-- Task statement --
Report every line below that contains the word "truck", copying each such line in full, and treat uppercase and lowercase as different.

-- Listed records --
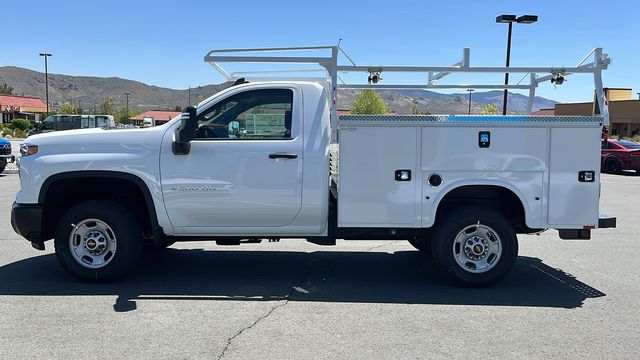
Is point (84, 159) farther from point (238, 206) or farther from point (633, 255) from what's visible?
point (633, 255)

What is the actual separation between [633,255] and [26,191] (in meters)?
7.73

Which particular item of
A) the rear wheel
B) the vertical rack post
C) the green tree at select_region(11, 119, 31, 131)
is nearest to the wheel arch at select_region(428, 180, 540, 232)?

...

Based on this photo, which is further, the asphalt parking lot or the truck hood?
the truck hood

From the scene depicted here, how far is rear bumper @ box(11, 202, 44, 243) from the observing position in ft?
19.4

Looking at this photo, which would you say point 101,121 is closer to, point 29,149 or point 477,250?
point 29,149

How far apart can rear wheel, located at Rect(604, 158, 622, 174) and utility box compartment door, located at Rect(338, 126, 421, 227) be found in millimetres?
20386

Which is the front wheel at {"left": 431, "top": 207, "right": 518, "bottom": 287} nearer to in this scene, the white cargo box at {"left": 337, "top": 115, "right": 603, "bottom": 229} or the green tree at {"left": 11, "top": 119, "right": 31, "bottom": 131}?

---

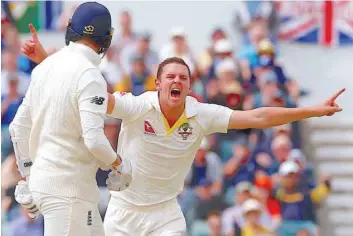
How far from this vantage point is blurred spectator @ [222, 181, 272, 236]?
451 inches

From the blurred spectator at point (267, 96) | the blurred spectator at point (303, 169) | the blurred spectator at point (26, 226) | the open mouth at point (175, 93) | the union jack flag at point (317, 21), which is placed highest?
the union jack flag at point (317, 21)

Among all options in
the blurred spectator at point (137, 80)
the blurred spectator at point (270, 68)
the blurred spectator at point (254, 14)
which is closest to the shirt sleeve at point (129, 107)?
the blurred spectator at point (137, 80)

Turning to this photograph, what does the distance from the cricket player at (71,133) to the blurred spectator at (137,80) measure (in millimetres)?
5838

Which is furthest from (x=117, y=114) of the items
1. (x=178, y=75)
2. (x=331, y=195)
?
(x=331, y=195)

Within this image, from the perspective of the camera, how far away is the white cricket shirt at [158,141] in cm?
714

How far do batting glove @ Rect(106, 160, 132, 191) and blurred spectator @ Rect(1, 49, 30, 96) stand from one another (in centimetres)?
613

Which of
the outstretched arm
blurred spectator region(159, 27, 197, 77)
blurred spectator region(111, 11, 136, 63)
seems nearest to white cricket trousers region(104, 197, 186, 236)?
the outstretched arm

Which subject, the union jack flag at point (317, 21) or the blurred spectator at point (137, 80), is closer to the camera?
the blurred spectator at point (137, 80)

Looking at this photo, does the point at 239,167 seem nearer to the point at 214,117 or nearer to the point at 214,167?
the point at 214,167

-- Result of this task --
Based on this photo, which is further, the asphalt parking lot or the truck hood?
the truck hood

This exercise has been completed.